逮捕者も出た当時の大蔵官僚在職中の事件でした。
現在ではごく普通な新聞メディアを使った考え方の発表、この時代はかなりセンセーショナルであったようです。
でも、今より“自由な”時代だったかもしれません。

明治人物評論より
田口卯吉(たぐち うきち)
1855年6月12日(安政2年4月29日)〜1905年(明治38年)4月13日没
幕末の江戸目白台に生まれた俊才であり努力家でした。

田口卯吉の略歴はここでは省略しますが苦労して学び、その才を活かし大蔵省に務め銀行担当になります。
現在で言う財務官僚の中でもエリート中のエリートになります。
(かつて大蔵官僚「四階組」なんて言われた時期も)
http://ja.wikipedia.org/wiki/田口卯吉
を参照してください。

彼は「日本のアダム・スミス」といわれた経済学者としても高い評価を得ていますが、
自著である『日本開化小史』は
福沢諭吉の「西欧事情」と並ぶ当時の文明論としてベストセラーになりました。
この『日本開化小史』は、田口が睦奥宗光の支援でようやく出版にこぎつけた「自由交易日本経済論」の出版資金つくりのために5年かけて発表したものをまとめたものです。


田口は経済論だけでなく「鉄道論」「貿易論」「法律論」など多岐に渡り論陣を張っていきます。
彼の特徴はメディア(新聞)を使って持論を展開していった点にあります。
現役時代から「横浜毎日新聞」を舞台にした彼の投書(政府批判)は以後大蔵官僚を辞職する直前の1878年(明治11年)まで続けられます。
大蔵省在職中の投稿で最も話題になったのが「国策第一」「国策第二」で当時の金融政策を批判し、新しい銀行組織の設立を主張します。

日銀のアーカイブ「初期の中央銀行設立構想」(PDF)に詳しい
http://www.boj.or.jp/about/outline/history/hyakunen/data/hyaku1_1_2.pdf

冒頭の初めて投稿した「讒謗律(ざんぼうりつ)の疑ひ」は、(匿名で)国の法律を批判したもので発表後の10月20日に「横浜毎日新聞」編集長だった塚原渋柿園(27歳)が新聞紙条例(1875年明治8年6月発布)違反となり罰金百円、禁獄十カ月に処せられることになります。
(摘発第一号?じゃないかというくらい施行後すぐに、それにしても当時の人たちは早熟でかつタフですね)

※讒謗律(ざんぼうりつ)とは、明治初期の日本における、名誉毀損に対する処罰を定めた法律。
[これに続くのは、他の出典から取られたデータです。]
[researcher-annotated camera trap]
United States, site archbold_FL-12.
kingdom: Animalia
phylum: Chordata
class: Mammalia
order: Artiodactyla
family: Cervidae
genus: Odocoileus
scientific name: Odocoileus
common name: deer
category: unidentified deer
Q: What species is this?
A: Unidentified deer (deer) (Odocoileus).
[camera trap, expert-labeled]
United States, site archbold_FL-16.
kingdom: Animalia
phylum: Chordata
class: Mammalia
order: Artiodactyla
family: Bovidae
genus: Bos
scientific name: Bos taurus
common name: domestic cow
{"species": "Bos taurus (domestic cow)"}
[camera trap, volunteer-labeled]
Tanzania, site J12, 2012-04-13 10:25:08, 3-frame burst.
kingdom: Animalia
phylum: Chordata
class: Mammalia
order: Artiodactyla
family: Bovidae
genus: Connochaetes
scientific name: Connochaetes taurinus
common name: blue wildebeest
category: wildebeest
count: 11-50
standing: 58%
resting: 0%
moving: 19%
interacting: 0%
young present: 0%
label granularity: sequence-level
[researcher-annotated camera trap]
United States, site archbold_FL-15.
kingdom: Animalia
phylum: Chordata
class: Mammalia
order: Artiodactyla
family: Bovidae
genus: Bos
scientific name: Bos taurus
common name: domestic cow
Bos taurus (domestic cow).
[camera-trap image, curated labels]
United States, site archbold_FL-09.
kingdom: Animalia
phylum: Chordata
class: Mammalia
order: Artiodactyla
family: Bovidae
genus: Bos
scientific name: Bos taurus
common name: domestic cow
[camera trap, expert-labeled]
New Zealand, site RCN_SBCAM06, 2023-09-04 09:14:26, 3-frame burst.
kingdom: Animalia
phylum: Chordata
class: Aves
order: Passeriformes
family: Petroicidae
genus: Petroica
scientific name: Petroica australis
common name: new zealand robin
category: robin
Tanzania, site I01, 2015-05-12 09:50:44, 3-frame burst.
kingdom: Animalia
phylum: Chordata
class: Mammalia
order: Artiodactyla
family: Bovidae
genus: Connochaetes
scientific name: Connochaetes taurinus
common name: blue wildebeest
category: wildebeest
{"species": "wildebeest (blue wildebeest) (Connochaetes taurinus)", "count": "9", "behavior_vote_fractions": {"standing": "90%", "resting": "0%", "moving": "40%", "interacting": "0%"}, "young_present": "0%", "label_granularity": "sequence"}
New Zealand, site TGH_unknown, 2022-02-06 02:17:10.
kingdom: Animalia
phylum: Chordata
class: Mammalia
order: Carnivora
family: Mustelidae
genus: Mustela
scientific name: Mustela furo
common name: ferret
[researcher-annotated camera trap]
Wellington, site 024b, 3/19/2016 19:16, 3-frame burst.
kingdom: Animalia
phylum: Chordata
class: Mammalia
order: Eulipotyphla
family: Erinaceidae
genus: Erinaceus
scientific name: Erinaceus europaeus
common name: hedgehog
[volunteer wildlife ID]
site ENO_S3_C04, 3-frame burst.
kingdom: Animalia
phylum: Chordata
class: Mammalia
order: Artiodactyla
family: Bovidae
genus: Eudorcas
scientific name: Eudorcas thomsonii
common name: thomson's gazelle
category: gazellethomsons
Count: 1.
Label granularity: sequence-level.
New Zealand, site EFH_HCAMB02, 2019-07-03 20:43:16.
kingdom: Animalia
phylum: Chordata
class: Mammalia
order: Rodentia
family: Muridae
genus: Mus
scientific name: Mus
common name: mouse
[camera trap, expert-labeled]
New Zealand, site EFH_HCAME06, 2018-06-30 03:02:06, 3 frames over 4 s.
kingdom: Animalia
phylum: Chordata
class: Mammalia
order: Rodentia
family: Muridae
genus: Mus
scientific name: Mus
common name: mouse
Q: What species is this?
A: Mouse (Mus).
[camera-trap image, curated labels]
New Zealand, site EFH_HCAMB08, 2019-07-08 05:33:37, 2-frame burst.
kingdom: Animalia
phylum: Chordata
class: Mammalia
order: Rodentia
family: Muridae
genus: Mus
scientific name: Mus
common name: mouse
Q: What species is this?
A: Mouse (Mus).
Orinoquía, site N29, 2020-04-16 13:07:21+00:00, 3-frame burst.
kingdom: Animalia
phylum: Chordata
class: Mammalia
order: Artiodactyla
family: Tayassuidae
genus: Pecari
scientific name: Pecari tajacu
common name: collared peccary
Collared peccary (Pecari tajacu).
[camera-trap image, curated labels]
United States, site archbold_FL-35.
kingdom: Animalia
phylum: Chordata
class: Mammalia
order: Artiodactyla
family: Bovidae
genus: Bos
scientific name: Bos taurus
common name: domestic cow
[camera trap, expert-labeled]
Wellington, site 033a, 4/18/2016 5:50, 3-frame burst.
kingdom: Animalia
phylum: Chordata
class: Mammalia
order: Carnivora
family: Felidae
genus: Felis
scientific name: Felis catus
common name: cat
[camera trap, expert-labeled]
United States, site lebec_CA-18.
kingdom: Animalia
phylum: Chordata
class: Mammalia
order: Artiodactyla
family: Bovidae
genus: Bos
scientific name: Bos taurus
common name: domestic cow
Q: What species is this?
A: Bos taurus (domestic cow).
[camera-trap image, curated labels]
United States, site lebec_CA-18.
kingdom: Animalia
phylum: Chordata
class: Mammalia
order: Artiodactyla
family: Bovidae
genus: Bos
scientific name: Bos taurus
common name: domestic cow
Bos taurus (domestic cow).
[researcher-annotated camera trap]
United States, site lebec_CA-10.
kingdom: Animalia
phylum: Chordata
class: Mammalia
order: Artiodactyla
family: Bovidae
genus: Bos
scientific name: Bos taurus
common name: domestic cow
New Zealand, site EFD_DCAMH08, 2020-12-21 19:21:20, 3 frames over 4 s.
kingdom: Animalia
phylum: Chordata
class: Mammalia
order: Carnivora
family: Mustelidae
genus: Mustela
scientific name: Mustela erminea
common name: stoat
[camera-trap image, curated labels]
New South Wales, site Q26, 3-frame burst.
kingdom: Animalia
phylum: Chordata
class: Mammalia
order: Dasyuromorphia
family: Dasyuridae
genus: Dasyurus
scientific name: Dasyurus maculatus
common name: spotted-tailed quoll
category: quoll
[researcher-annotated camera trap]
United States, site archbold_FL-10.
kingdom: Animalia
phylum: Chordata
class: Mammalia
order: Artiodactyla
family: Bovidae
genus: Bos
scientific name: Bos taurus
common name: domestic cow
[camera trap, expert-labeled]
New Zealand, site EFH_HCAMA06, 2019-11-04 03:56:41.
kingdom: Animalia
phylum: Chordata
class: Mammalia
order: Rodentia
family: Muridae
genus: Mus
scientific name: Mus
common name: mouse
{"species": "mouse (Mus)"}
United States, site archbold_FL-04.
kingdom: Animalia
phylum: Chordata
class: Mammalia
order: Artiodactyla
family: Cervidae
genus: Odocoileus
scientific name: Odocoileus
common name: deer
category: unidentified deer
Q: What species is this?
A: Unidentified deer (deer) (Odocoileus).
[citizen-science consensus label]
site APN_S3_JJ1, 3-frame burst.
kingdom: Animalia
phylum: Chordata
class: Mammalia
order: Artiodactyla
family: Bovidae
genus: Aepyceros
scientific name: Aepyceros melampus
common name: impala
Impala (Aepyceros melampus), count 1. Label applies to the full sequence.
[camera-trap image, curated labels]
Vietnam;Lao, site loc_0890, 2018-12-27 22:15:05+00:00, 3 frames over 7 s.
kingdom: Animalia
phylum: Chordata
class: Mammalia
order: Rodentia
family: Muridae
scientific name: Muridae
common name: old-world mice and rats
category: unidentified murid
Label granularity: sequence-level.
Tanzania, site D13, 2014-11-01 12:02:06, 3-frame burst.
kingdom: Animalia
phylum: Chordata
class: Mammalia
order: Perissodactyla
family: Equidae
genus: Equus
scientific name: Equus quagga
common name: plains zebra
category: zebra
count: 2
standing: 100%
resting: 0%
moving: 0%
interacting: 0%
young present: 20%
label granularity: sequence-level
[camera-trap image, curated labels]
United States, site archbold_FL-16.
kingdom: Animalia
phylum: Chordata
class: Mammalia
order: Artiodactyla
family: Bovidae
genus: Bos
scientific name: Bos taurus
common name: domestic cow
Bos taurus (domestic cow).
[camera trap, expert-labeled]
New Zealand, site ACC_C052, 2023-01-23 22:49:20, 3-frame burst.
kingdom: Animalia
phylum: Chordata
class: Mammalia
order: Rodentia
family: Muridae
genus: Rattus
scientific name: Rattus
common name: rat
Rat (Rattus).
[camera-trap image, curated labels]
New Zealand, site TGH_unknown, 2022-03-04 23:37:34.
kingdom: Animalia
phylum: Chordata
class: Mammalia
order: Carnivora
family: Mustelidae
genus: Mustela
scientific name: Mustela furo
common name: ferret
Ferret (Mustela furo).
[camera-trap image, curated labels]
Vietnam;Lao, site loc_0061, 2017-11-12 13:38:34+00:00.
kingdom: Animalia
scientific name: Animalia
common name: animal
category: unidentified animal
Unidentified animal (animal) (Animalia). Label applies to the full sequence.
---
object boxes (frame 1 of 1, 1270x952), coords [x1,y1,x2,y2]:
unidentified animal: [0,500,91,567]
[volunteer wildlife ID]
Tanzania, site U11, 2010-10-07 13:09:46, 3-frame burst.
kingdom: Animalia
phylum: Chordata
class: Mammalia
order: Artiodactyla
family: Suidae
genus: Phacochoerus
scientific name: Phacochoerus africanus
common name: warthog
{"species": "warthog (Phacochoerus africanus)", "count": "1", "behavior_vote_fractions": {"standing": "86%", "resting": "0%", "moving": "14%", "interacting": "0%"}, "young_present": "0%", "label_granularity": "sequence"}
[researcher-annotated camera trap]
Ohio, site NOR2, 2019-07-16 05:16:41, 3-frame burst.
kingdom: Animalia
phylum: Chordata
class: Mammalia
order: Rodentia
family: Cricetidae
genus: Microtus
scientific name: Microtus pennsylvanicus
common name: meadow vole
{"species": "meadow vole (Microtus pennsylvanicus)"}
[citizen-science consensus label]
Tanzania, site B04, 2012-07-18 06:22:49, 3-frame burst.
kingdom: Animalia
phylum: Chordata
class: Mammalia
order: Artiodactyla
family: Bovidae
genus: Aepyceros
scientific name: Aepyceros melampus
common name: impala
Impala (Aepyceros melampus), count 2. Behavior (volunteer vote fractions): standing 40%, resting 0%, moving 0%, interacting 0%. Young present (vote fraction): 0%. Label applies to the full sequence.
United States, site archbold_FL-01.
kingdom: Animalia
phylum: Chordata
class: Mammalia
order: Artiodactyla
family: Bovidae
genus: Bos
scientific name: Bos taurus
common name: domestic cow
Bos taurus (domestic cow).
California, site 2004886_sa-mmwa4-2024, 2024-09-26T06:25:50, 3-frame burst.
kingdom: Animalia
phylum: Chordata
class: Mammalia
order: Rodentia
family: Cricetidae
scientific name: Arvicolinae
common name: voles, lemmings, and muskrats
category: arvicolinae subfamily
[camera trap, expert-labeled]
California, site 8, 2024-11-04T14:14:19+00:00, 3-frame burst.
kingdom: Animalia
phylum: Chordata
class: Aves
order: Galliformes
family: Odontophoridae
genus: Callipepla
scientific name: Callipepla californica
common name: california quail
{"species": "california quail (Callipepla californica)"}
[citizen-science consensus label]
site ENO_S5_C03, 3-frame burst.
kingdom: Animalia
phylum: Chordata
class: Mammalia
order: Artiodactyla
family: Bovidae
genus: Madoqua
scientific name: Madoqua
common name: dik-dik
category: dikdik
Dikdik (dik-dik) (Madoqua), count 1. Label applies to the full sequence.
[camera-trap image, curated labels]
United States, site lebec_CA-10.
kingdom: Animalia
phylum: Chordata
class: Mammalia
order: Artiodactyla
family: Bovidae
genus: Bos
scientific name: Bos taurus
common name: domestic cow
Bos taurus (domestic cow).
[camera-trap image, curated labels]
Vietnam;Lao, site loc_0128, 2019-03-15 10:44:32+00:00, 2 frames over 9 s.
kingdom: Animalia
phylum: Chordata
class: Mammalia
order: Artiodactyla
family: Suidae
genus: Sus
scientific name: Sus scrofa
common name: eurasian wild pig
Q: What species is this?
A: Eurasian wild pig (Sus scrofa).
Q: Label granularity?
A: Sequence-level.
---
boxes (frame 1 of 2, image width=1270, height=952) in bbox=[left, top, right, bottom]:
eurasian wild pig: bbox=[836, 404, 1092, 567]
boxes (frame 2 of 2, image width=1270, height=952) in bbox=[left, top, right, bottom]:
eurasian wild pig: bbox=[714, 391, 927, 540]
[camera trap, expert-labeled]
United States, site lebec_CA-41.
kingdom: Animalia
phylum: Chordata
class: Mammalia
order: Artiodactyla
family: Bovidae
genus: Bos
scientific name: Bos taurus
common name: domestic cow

自由民権抑え込み悪法の一つ。
※新聞紙条例も言論統制の明治の悪法の一つです。

田口卯吉は当時の言論人の中で、経済学の視点から時の政府を徹底批判した人物です。明治時代と言えば「富国強兵」「殖産興業」と教科書に書かれていますが、この「殖産興業」批判を展開した人物です。
当時の政府・三菱批判の急先鋒でした。
その舞台としてメディア展開のキッカケが「横浜毎日新聞」です。

日本最初の日本語の日刊新聞です。
創刊のきっかけは当時の県知事だった井関盛艮が近代新聞の必要性を横浜の貿易商達に説き地元経済人によって創刊します。
この「横浜毎日新聞」(記者)から後の政治家島田三郎が、文学の世界には仮名垣魯文を輩出します。
一時期編集長になった(田口卯吉の原稿で捕まった)塚原 渋柿園仮名垣魯文に影響を受け小説家となります。

(東京開港)
明治時代は横浜港が経済の中心でしたが、
田口卯吉は経済の視点から「東京開港論」を展開します。
当時は横浜経済中心に日本経済が回っていたこともあり、主論になりませんが、彼の主張が次第に時代の変化とともに東京開港へ傾いていきます。
そして「関東大震災」をキッカケに 横浜は復興から取り残され完全に日本の軸が「東京」に移り始めるのです。

東京と横浜の都市間競争、江戸のあだ花として開化した横浜が明治末期あたりから「東京」と競争を始めます。東京・横浜都市間競争、これが私の2014年のテーマです。